My tweet isn't precisely true, of course, but it feels truthy all the same.
The War on Terror began in Afghanistan 20 years ago, and it was one that I always had thought was justified by the World Trade Centre attack and the Taliban harbouring of Osama Bin Laden.
But Bush never made it clear exactly what NATO and the Americans intended to accomplish in Afghanistan -- a lot of talk about going on patrols and building schools and negotiating with war lords, but that all went on year after year after year and nothing ever changed.
In retrospect, of course, they should have pushed the Taliban out of power, declared victory, and left in 2005. But Bush didn't have the stones to do that over Cheney and Rumsfeld's warmongering.
Then Obama got out of Iraq but the growth of ISIS left him without the credibility for another battle with the military over Afghanistan.
Trump vowed to get out but of course he never did it because he didn't know how --except for sending Pompeo to make things worse by releasing thousands of Taliban prisoners.
And so, finally, in the end, it all came down to Biden - he is determined to get America disentangled from the first and last of its Middle Eastern wars and he does what he says he will do.
So it wasn't pretty, but finally, today, it is done.
What frustrated me about the coverage of the fall of Kabul and the end of the Afghanistan War was the media compulsion to try to make it echo the ignominious American exit from Saigon in 1975 -- they wanted another "helicopter on the roof" photo so badly they could taste it.
The best they could manage is the photo above, showing a helicopter flying somewhere over Kabul yesterday. This photo was all over social media.

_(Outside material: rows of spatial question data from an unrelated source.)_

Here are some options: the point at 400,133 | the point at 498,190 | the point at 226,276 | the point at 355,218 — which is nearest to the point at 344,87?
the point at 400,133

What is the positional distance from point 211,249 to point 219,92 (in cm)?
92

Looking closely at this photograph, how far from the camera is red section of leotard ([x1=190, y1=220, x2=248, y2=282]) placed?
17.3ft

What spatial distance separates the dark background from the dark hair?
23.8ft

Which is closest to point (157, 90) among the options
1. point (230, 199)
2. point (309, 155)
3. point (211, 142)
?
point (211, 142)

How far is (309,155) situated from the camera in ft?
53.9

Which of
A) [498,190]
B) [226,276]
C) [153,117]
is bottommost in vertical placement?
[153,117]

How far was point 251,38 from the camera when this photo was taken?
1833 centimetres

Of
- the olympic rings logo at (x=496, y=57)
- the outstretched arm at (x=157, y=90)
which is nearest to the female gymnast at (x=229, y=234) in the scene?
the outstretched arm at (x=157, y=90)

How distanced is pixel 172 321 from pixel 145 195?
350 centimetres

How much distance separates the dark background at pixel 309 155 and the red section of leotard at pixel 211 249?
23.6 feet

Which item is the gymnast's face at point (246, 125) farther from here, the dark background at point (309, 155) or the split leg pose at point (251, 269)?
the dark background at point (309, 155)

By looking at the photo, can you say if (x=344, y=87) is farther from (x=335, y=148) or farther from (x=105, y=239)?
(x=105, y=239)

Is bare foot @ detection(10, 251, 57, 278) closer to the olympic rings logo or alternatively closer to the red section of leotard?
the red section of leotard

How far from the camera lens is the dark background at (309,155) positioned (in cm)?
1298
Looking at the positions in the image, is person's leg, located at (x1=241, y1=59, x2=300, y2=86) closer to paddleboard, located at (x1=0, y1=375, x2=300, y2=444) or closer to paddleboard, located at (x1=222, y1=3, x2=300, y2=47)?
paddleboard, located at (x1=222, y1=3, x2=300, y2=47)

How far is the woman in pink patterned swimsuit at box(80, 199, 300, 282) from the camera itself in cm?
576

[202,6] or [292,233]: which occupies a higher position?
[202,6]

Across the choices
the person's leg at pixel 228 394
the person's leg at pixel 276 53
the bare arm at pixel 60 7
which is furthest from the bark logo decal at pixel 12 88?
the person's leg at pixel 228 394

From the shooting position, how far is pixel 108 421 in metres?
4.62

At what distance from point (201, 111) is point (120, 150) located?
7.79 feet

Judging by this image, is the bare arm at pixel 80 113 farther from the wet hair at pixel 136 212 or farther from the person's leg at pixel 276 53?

What they really wanted was something like this:
The fall of Saigon was a nightmare for the American army, the Vietnamese army, and the Vietnamese civilians. We have yet to see whether the fall of Kabul will also be a nightmare -- the videos of people on the airport tarmac are showing a shit show, but apparently the US military is now in charge at the control tower, and I still have hope that the Taliban will just let the airport operate to get people out.
Apparently other countries have now offered asylum to refugees, too.
Maybe it really WILL be different this time.